The Godavari class frigates will systematically be replaced one by one as the new classes of frigates are brought into service over the next decade. Finally, the last remaining Nilgiri class frigate was decommissioned on 27 June 2013.
Submarines: INS Chakra is the nuclear submarine of Indian navy combined with two types of conventional ones: Sindhughosh and Shishumar
The Indian Navy operates two types of conventional attack submarines; the Sindhughosh (Russian Kilo-class submarine design) and the Shishumar (German Type 209/1500 design) classes.
India also possess a single Akula-class submarine class nuclear-powered attack submarine named the INS Chakra. She is the result of a US$2 billion deal between India and Russia for the completion and lease of two Akula-class submarines to the Indian Navy.
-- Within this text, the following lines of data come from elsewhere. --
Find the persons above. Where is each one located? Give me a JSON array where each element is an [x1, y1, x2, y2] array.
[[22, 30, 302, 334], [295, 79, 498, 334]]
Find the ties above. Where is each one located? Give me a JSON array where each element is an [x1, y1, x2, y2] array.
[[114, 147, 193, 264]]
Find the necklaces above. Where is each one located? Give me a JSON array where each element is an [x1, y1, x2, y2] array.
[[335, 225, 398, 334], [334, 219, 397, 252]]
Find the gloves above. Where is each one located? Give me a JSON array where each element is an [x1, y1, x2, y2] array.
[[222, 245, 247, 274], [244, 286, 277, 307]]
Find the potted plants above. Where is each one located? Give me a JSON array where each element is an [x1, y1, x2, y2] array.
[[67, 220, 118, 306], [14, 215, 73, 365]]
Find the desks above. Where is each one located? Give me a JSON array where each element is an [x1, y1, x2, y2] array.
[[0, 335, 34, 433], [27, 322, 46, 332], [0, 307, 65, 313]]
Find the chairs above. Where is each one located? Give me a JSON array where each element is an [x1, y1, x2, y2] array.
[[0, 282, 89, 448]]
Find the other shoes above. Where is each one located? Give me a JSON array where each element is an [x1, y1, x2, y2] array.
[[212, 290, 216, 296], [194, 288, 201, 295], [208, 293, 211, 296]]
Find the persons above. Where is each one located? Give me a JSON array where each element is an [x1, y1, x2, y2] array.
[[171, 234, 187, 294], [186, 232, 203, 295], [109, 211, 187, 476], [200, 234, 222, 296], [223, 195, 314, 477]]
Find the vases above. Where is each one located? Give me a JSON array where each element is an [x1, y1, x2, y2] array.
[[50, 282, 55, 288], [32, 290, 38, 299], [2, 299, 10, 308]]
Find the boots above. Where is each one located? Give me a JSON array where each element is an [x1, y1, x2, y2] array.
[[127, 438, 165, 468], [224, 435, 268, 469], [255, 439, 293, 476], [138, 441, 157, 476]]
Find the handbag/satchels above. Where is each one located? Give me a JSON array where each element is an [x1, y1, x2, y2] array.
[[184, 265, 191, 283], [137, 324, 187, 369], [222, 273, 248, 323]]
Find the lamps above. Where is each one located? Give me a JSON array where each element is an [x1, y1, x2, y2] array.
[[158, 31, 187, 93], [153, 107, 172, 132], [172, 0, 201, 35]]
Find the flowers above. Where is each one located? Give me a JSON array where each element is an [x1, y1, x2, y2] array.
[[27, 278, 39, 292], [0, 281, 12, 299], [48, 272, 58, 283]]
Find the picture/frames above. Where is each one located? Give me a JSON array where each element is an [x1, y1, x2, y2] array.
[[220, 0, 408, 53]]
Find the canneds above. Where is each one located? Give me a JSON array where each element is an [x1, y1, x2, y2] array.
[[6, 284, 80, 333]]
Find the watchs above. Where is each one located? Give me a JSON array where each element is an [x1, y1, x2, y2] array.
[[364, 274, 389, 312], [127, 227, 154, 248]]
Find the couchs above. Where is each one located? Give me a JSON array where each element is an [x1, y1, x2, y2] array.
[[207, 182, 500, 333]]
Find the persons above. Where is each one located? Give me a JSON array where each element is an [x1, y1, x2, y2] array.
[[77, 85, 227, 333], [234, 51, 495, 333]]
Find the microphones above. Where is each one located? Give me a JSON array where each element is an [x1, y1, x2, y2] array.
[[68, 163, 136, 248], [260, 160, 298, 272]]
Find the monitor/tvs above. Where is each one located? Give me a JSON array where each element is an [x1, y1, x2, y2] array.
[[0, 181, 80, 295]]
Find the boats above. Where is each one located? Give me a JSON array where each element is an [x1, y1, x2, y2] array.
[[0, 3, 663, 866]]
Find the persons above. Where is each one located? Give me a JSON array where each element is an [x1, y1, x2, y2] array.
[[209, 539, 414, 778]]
Three hundred Indian Navy personnel were trained in Russia for the operation of these submarines. Negotiations underway with Russia for the lease of the second Akula-class.At the end of the lease, it has been agreed that India will have the option to purchase the submarines outright.
Arihant, was launched on 26 July 2009 in Visakhapatnam (India) and is currently undergoing sea trials.The Navy plans to have six SSBN’s in service in the near future.She is both the first boat of the Arihant-class nuclear-powered ballistic missile submarines and the first nuclear-powered submarine to be built in India.